• **Source extract**
Jamie Software Lab
Projects / GlobeScraper
TypeScript Next.js Prisma Scraping AI

GlobeScraper

A full-stack content, community, and rental data platform for English teachers relocating to Southeast Asia. Built from scratch with Next.js 14, a 970-line Prisma schema, a 7-source scraping pipeline, and an AI content engine powered by Google Gemini.

Status Live in production
Started Feb 2026
Commits 259+
Deploy Vercel + Hetzner

By the numbers

Scale at a glance.

55
API routes
30+
Prisma models
7
Scraper sources
45+
CLI scripts
~35k
Listings scraped
50+
React components
970
Schema lines
300+
GeoJSON districts

Features

What the platform actually does.

Rental marketplace
Search with filters (city, district, beds, type, price), pagination, image carousels, saved listings. Data from 6 active scraper sources across Cambodia.
Scraping pipeline
7 source adapters (Cheerio + Playwright for Cloudflare bypass). Parallel workers, atomic queue claiming, content fingerprinting, human-like pacing with jittered delays.

• **Data for analysis**
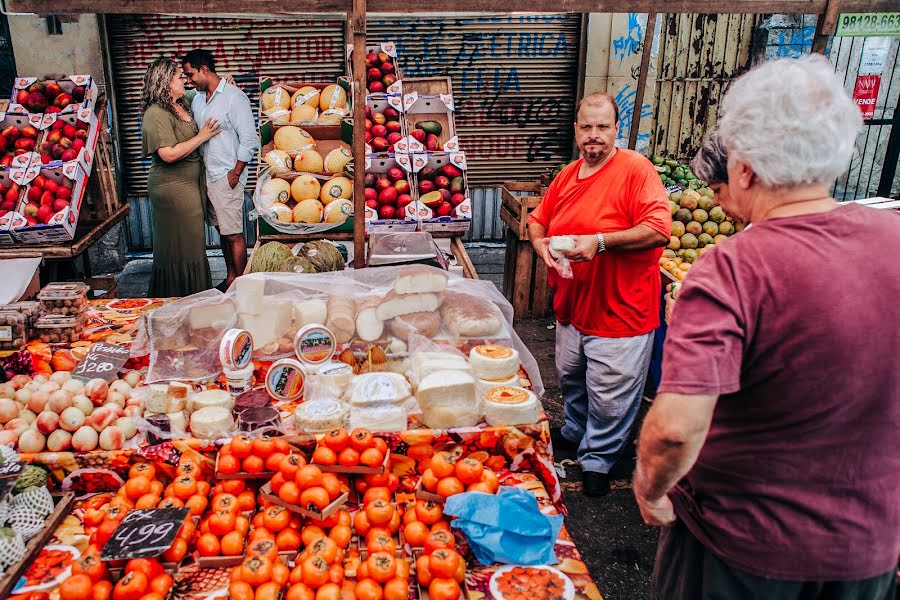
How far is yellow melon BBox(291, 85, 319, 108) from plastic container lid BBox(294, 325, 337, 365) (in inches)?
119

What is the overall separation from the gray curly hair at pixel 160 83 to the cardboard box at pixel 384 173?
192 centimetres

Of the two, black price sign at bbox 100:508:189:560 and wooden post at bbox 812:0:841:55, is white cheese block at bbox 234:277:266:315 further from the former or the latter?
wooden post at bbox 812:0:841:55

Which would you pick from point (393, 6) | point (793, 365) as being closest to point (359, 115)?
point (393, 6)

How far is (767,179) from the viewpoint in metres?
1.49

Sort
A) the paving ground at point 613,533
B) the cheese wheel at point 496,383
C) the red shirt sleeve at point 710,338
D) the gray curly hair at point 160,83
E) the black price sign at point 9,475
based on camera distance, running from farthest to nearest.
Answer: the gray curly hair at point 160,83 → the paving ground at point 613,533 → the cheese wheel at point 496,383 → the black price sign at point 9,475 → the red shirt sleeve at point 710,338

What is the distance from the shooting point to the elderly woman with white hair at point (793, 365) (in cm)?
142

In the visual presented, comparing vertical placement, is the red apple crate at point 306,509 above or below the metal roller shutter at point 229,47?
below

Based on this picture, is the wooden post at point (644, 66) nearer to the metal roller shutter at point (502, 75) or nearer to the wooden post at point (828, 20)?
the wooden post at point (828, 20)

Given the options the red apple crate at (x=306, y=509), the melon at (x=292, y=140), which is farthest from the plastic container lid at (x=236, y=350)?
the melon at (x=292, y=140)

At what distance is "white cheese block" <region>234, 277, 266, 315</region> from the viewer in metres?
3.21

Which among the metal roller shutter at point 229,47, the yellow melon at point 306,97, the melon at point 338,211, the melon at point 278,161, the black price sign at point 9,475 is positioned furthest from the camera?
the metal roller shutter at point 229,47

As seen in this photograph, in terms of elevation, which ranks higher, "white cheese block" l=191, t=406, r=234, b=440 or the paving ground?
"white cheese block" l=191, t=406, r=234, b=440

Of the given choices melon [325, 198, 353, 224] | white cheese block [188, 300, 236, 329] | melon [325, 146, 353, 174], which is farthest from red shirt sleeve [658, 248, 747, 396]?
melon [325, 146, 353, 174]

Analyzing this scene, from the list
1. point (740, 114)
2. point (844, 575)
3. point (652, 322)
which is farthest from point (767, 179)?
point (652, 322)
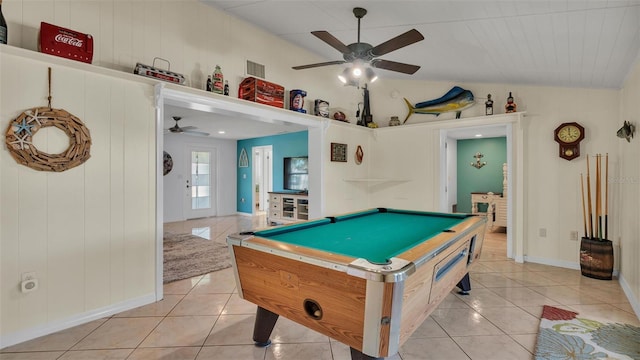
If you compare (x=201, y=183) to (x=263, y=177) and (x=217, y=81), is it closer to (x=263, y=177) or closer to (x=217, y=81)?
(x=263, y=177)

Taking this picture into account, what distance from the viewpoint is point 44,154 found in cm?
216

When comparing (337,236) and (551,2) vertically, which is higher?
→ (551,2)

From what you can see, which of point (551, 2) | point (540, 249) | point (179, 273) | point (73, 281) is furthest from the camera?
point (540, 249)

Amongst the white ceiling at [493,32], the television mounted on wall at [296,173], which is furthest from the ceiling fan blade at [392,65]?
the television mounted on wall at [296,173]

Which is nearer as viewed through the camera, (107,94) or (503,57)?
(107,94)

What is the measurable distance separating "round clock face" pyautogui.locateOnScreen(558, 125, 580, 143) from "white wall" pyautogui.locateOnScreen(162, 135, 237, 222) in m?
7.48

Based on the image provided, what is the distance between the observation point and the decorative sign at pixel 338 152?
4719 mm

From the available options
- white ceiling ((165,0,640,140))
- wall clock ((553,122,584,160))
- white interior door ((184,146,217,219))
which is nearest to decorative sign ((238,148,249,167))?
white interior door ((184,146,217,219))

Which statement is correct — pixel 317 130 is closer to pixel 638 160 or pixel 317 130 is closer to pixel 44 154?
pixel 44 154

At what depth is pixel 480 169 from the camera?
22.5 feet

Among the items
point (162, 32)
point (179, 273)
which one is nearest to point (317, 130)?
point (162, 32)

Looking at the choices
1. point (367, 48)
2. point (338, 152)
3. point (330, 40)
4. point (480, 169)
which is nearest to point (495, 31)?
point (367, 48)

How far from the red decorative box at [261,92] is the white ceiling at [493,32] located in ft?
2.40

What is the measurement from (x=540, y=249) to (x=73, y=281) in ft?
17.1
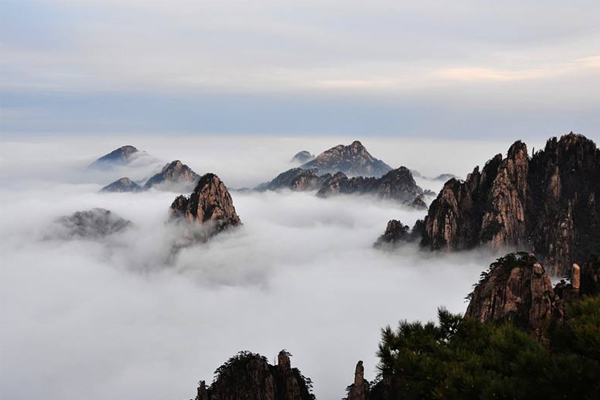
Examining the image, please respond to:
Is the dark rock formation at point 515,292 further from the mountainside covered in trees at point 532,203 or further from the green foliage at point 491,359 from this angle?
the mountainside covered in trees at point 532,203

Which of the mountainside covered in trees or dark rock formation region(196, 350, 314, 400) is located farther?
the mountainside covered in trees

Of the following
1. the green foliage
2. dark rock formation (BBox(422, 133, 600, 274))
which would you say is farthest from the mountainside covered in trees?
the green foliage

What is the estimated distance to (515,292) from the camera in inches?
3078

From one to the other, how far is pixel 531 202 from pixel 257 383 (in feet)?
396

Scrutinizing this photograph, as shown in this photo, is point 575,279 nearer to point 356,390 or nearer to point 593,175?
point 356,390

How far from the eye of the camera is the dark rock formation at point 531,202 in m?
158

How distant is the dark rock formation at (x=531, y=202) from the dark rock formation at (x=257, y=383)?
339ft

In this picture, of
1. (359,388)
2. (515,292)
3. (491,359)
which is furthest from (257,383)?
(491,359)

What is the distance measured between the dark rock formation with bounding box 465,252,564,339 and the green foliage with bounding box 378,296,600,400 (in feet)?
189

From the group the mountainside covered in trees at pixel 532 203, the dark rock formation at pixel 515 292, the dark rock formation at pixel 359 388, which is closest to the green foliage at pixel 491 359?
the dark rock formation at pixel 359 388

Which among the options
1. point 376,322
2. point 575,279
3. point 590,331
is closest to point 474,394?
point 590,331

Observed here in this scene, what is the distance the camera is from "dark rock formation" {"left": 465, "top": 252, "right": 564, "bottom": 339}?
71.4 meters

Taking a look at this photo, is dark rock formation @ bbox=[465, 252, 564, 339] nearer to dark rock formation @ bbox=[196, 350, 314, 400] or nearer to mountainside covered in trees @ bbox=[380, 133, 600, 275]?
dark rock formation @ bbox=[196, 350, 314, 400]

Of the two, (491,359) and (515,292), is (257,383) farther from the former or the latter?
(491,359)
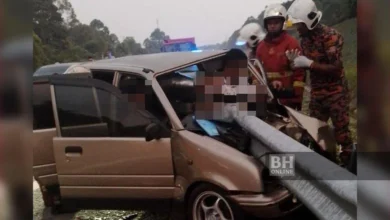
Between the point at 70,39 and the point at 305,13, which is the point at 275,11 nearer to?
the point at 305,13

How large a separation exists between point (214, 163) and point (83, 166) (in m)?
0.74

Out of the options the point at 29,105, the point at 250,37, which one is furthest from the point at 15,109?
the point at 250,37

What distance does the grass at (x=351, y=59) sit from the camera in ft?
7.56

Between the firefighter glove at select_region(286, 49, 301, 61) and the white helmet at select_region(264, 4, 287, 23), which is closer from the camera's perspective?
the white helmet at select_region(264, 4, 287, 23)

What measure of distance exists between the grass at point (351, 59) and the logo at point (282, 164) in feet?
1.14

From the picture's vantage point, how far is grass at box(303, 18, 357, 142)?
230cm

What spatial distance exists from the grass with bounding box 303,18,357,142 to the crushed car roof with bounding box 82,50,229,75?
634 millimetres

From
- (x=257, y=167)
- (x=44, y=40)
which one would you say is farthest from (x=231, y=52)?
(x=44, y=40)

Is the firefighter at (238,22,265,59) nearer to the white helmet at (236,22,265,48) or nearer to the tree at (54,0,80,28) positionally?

• **Aim of the task**
In the GlobeScraper page, which AI service powers the content engine?

• **Solution to the exercise**
Google Gemini